» Work request: Transcribe exactly the line in which "content_type: application/javascript" occurs, plus every line that comes after it up to the end of the entries.

» Listed records:

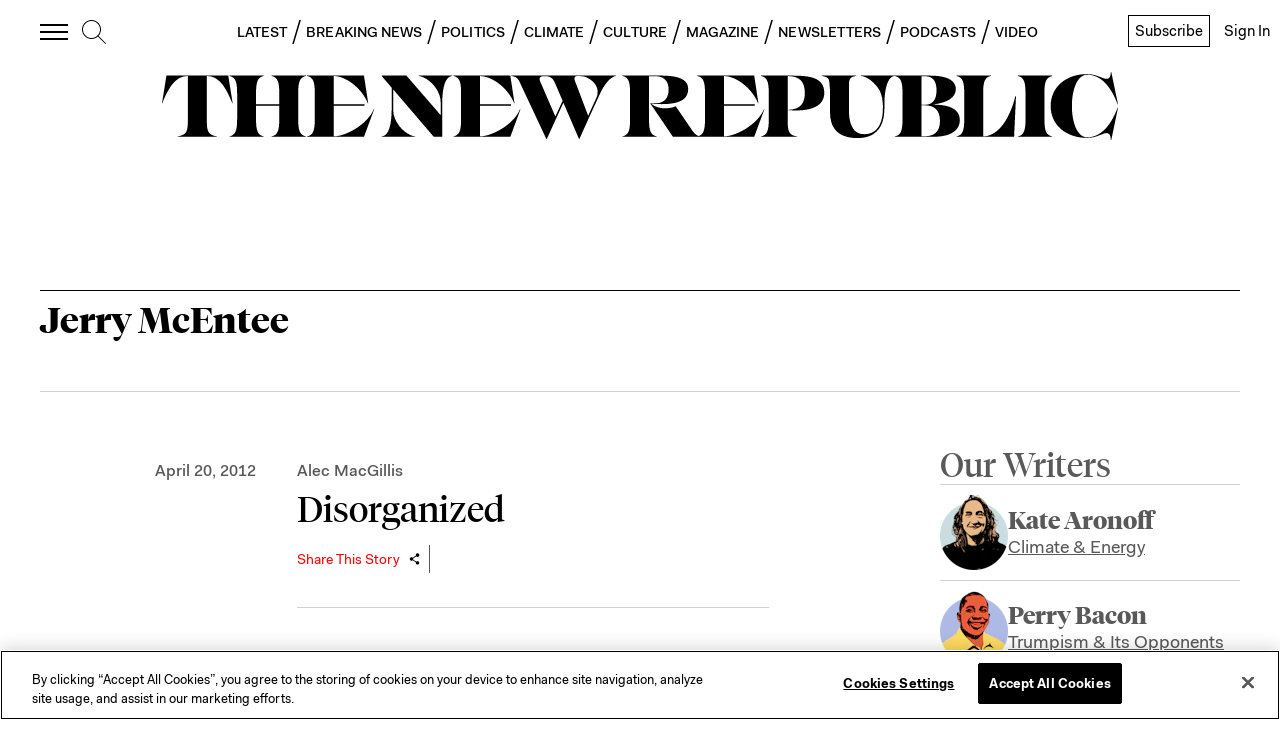

--- FILE ---
content_type: application/javascript
request_url: https://prism.app-us1.com/?a=612910576&u=https%3A%2F%2Fnewrepublic.com%2Ftags%2Fjerry-mcentee
body_size: 124
content:
window.visitorGlobalObject=window.visitorGlobalObject||window.prismGlobalObject;window.visitorGlobalObject.setVisitorId('e7f38c34-e87e-4a30-87a9-28cc536b6ab5', '612910576');window.visitorGlobalObject.setWhitelistedServices('tracking', '612910576');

» Result of the task:
content_type: application/javascript
request_url: https://prism.app-us1.com/?a=612910576&u=https%3A%2F%2Fnewrepublic.com%2Ftags%2Fjerry-mcentee
body_size: 124
content:
window.visitorGlobalObject=window.visitorGlobalObject||window.prismGlobalObject;window.visitorGlobalObject.setVisitorId('e7f38c34-e87e-4a30-87a9-28cc536b6ab5', '612910576');window.visitorGlobalObject.setWhitelistedServices('tracking', '612910576');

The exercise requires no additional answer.